Segment Start: EXERCISE TEXT
Patton called off the execution at 6:56 p.m., and a doctor pronounced Lockett dead at 7:06 p.m.
Stay given in other case
Fallin gave a two-week stay of execution to Charles Warner, who was supposed to be executed the same night.
Fallin said the stay will remain in effect until an investigation, which is being led by Department of Public Safety Commissioner Michael Thompson, is completed. She said she has the authority to extend the stay for 60 days but is waiting to see how long the investigation takes before she makes a decision.
Beyond 60 days, the attorney general would have to seek a longer stay from the Oklahoma Court of Criminal Appeals. Diane Clay, spokeswoman for Attorney General Scott Pruitt, said that, if necessary, he would seek an extension.
Inquiry to continue
The Taser incident occurred when Lockett refused to leave his cell early in the morning for an X-ray that is part of standard procedure before an execution. The cut on his arm did not require stitches.
At the end of the timeline, Patton makes a recommendation that the stay be made indefinite while an investigation of the execution continues. He also recommends changes to execution protocol.
“The current protocol puts all responsibility and decision-making on the warden at the Oklahoma State Penitentiary,” Patton said. “Those decisions should rest on upper management and ultimately on the director of corrections.”
Segment End: EXERCISE TEXT
TASKS TO CARRY OUT.
a) List every person named in the execution report, using each name as it appears there.
b) Reproduce verbatim the passage of the execution report between "Stay given in" and "makes a decision.", inclusive.
c) Extend the execution report onward from its final sentence.
The rows that come next are separate material, unrelated to the execution report.
Segment Start: DATASET RECORDS
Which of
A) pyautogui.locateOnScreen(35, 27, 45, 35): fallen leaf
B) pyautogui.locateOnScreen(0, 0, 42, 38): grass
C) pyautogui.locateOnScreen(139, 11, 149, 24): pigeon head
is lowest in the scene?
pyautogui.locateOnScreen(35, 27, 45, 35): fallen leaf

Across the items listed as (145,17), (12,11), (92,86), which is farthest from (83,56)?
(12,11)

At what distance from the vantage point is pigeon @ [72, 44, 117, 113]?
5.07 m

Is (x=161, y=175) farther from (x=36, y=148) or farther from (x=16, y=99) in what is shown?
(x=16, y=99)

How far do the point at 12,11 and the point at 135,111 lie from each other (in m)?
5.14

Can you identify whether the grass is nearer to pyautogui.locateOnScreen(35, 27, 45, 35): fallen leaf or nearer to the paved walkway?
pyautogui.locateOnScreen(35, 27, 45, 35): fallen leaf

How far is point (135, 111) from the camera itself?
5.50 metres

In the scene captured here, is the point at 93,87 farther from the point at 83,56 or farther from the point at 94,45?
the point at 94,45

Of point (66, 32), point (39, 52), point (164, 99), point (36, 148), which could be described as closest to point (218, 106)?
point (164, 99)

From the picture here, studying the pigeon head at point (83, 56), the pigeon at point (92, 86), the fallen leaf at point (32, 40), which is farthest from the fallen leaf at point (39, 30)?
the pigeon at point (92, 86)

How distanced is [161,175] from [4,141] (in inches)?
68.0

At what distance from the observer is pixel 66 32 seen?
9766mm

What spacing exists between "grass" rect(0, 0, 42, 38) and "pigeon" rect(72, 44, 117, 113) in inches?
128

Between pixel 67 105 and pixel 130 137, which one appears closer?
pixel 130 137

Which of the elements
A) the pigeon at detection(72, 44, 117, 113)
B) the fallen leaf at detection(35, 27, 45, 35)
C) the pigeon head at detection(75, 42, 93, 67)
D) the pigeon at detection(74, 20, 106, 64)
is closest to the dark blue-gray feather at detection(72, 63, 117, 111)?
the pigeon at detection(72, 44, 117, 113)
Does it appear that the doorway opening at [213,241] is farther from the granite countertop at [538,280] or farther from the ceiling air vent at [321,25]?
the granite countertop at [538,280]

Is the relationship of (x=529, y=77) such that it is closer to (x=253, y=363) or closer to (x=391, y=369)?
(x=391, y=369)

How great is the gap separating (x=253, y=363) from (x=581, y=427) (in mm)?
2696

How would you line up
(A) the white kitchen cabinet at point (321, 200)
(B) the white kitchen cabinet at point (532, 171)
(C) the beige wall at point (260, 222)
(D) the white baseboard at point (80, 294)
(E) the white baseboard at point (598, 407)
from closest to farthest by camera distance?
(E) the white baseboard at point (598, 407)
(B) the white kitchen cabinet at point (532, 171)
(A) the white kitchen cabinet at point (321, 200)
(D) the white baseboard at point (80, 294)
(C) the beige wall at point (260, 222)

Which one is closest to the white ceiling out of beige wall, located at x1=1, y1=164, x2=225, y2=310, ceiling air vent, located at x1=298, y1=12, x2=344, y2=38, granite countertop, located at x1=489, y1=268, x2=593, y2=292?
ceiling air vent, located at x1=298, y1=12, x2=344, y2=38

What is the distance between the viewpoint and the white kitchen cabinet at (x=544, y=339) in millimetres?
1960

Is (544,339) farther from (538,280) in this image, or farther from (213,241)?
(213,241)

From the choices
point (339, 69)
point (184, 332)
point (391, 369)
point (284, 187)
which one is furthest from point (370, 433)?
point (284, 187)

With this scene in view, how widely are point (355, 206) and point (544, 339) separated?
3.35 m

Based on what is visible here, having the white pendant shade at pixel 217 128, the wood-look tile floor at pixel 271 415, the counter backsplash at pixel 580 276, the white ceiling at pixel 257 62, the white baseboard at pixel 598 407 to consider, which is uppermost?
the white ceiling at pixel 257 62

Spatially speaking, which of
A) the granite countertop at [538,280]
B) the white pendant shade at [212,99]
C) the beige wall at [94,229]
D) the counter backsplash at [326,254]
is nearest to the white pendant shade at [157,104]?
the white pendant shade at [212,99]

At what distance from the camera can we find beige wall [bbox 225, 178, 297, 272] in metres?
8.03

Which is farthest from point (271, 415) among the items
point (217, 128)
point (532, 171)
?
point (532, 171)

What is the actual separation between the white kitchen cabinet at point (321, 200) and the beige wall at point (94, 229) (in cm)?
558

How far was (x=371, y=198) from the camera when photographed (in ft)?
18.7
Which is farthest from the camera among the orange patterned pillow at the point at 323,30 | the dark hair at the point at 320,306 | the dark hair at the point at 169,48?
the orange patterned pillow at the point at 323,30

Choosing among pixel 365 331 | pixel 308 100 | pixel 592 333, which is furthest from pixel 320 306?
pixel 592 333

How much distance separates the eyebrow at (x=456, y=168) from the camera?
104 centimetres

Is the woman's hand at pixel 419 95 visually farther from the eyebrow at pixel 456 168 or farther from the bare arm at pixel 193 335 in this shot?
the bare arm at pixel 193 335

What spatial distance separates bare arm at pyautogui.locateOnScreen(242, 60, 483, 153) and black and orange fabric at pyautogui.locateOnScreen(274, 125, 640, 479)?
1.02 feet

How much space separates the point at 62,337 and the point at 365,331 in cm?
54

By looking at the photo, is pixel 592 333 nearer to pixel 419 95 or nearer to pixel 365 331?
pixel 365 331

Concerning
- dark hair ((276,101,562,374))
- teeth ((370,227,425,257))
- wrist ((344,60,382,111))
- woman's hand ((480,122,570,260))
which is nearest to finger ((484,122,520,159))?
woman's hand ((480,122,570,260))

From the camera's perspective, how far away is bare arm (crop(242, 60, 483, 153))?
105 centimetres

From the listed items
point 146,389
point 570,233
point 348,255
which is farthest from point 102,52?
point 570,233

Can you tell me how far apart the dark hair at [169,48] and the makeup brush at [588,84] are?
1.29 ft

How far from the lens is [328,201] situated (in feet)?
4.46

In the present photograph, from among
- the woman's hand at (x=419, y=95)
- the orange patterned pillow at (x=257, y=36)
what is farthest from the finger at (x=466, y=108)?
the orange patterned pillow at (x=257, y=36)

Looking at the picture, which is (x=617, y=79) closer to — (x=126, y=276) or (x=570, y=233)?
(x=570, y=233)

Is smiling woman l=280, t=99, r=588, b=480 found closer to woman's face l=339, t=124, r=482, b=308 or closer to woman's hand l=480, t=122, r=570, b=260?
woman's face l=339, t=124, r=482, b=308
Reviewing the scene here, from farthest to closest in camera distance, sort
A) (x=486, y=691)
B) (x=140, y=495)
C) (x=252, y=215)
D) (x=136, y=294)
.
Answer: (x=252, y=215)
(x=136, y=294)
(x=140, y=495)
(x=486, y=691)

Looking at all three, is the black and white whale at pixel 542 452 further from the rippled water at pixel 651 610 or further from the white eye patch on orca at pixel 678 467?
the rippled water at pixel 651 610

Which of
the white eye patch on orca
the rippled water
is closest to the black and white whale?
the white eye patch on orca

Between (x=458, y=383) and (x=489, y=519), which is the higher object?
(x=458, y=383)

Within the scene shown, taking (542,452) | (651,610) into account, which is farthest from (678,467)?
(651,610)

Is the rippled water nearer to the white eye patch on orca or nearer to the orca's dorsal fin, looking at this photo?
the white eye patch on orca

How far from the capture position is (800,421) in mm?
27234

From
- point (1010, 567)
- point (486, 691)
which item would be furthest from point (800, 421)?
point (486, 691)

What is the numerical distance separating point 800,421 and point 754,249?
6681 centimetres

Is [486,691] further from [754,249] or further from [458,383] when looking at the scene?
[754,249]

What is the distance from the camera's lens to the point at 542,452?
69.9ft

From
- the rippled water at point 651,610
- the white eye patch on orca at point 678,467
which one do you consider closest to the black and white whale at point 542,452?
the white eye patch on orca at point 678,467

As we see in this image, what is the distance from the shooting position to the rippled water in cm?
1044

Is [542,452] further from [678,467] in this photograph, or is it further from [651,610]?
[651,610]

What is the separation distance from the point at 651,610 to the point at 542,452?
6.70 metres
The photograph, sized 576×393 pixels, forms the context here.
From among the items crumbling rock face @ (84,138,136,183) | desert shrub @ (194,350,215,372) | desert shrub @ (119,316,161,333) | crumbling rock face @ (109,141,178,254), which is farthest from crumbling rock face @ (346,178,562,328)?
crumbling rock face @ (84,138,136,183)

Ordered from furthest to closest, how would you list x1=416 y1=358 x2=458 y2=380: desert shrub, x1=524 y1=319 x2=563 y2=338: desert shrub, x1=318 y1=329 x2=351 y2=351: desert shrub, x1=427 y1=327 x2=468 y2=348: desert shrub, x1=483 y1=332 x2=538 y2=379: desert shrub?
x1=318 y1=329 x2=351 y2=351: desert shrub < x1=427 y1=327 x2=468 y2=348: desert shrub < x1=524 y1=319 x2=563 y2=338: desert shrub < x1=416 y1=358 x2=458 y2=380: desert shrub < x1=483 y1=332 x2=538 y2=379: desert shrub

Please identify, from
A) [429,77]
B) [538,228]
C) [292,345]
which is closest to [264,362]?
Segment End: DATASET RECORDS
ANSWERS FOR EACH ITEM.
a)
Patton
Lockett
Fallin
Charles Warner
Michael Thompson
Diane Clay
Scott Pruitt

b)
Stay given in other case
Fallin gave a two-week stay of execution to Charles Warner, who was supposed to be executed the same night.
Fallin said the stay will remain in effect until an investigation, which is being led by Department of Public Safety Commissioner Michael Thompson, is completed. She said she has the authority to extend the stay for 60 days but is waiting to see how long the investigation takes before she makes a decision.

c)
Warner’s attorney, Madeline Cohen, said no executions should be done in the state until a “truly independent” investigation is conducted.
“Director Patton’s memo adds a gruesome new detail about the extent of how barbaric Mr. Lockett’s execution was, revealing for the first time that the drugs were administered through a vein in Mr. Lockett's groin,” Cohen said.
“Placing such a femoral IV line requires highly specialized medical training and expertise.”
Dean Sanderford, Lockett’s attorney, said putting the line in through the groin “adds a whole other layer of additional risk in addition to the drugs and secrecy that we didn’t even know about until today, plus the fact that they Tased him earlier in the morning.”
He said Lockett was a healthy, muscular, 38-year-old man, so it’s not clear why a vein couldn’t be found in the arms. It is standard to put an intravenous line into each arm.
Sanderford said that since no stitches were needed to close Lockett’s self-inflicted cut, it’s doubtful blood loss would have made his veins inaccessible. He also said that although Lockett refused his last meal, he wasn’t on a hunger strike.
The timeline does not indicate what Lockett used to cut himself.
He has a long history of fashioning weapons while incarcerated in county jail and state prison and was a disruptive inmate, according to a report compiled by the Oklahoma attorney general’s office for the Oklahoma Pardon and Parole Board. Those weapons included saw blades, sharpened wires, shanks made from metal window frames he destroyed, a 3-foot aluminum walking cane sharpened to a point, and an 11-inch plastic knife sharpened to a point.
Disruptive incidents listed included flooding a day room, throwing feces and urine on a correctional officer, and threatening the lives of correctional officers.
A four-time felon, Lockett was convicted of shooting 19-year-old Stephanie Neiman and watching as two accomplices buried her alive in rural Kay County in 1999. Neiman and a friend had interrupted the men as they robbed a home.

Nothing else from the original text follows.